Violences sur les Champs-Elysées: «Ils auraient pu me cramer, j’ai eu de la chance»
REPORTAGE•80 enseignes auraient été touchées, dont une vingtaine pillées ou victimes de départs d'incendie samedi sur les Champs-Elysées, selon les commerçants de la célèbre avenueT.L.G.
L'essentiel
- L’avenue des Champs-Elysées porte un peu partout ce dimanche les stigmates des affrontements de l’acte 18 des « gilets jaunes ».
- 80 enseignes auraient été touchées, dont une vingtaine pillées ou victimes de départs d’incendie, selon les commerçants de la célèbre avenue.
- « Que fait la police », s’interrogent certains riverains.
«Tu vas bientôt ouvrir ? Fais attention à tes cartes postales, il y a du vent ». José sourit à la blague de son ami, car à quelques mètres de là, son kiosque à journaux est en cendres. Après plusieurs semaines d’accalmie, l’acte 18 des « gilets jaunes » a donné lieu à de nombreux affrontements entre manifestants et forces de l’ordre, et à toutes sortes de dégradations sur les Champs-Elysées
« J’ai fermé à temps, car ils ont commencé à détériorer le kiosque juste après mon départ. Ils auraient pu me cramer, j’ai eu de la chance », souffle José, kiosquier depuis 14 ans sur la célèbre avenue. « Il y avait de tout, des ultras habillés en noir, mais aussi des gilets jaunes. Ils sont arrivés par une rue adjacente et ont dû être mal fouillés car ils avaient tout ce qu’il fallait pour mettre le feu. Je suis là pour faire des photos, pour l’assurance. Mais j’ai tout perdu, je suis au chômage maintenant », dit-il, tirant sur son cigare.
« Pendant ce temps-là, le président fait du ski et Castaner sort en boîte de nuit »
Une moto brûlée, des pavés descellés, des vitrines de magasins brisées… L’avenue porte, un peu partout, les stigmates des violences. Devant la luxueuse brasserie du Fouquet’s, incendiée partiellement samedi, une poignée d’hommes s’attelle aux réparations. « Ça a pris feu sur la toile, au-dessus, ce n’est pas la fin du monde », relativise l’un d’eux. Les touristes, eux, photographient les façades vandalisées. Certains osent même le selfie devant des agents de sécurité dépités.

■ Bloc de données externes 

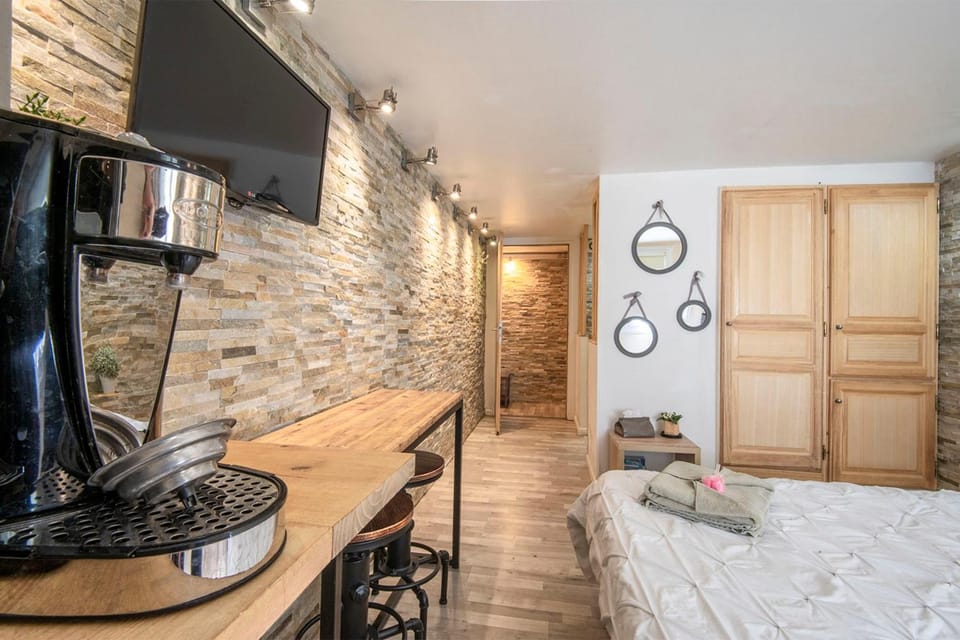 Studio near Old Port Panier and Station Apartment in Marseille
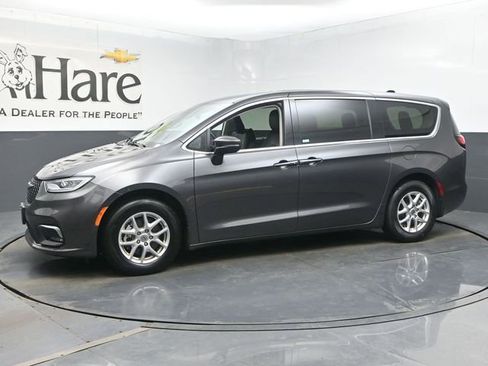 Used 2023 Chrysler Pacifica Touring-L FWD image 32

Un petit groupe d’habitants du quartier discute sous le soleil. « Je suis sorti vers 10 heures, et j’ai vu que les casseurs étaient déjà là, en bas de l’avenue Mac-Mahon, tous habillés en noir. On veut discréditer le mouvement des "gilets jaunes". On se demande si c’est pas orchestré, on a l’impression que la police a laissé faire », assure un retraité, reprenant certaines critiques émises par le syndicat UNSA Police. « C’est effarant car pendant ce temps-là, le président fait du ski et Castaner sort en boîte de nuit », ironise une autre.
« Que fait la police ? »
Selon le Comité Champs-Elysées, association de promotion de l’avenue, 80 enseignes auraient été touchées lors de la manifestation de samedi. Une vingtaine aurait subi pillages ou départs d’incendie. L’odeur de brûlé est d’ailleurs toujours présente à quelques enjambées, avenue Franklin Roosevelt. C’est là qu’un important incendie s’est déclaré à la mi-journée dans une banque, puis aux appartements du dessus, obligeant les pompiers à intervenir et à évacuer les habitants.
« C’était vers 13 heures, on ne voyait pas grand-chose car il y avait un nuage noir dans la rue, à cause d’une voiture cramée. Il y avait beaucoup de gens habillés en noir, on entendait des cris », raconte Nathalie, qui observait depuis sa fenêtre, à quelques numéros d’ici. « J’ai pensé aux gens dans l’immeuble, je me suis dit, "ça aurait pu être moi et mes enfants". J’ai l’impression qu’on nous fait payer le fait d’habiter dans l’une des plus belles rues du monde. Que fait la police ? »
Les autorités ont indiqué samedi soir que 237 personnes avaient été interpellées en marge des rassemblements parisiens et 200 manifestants placés en gardes à vue. Pas suffisant pour l’opposition, qui dénonçait ce dimanche le « laxisme sécuritaire » de l’exécutif.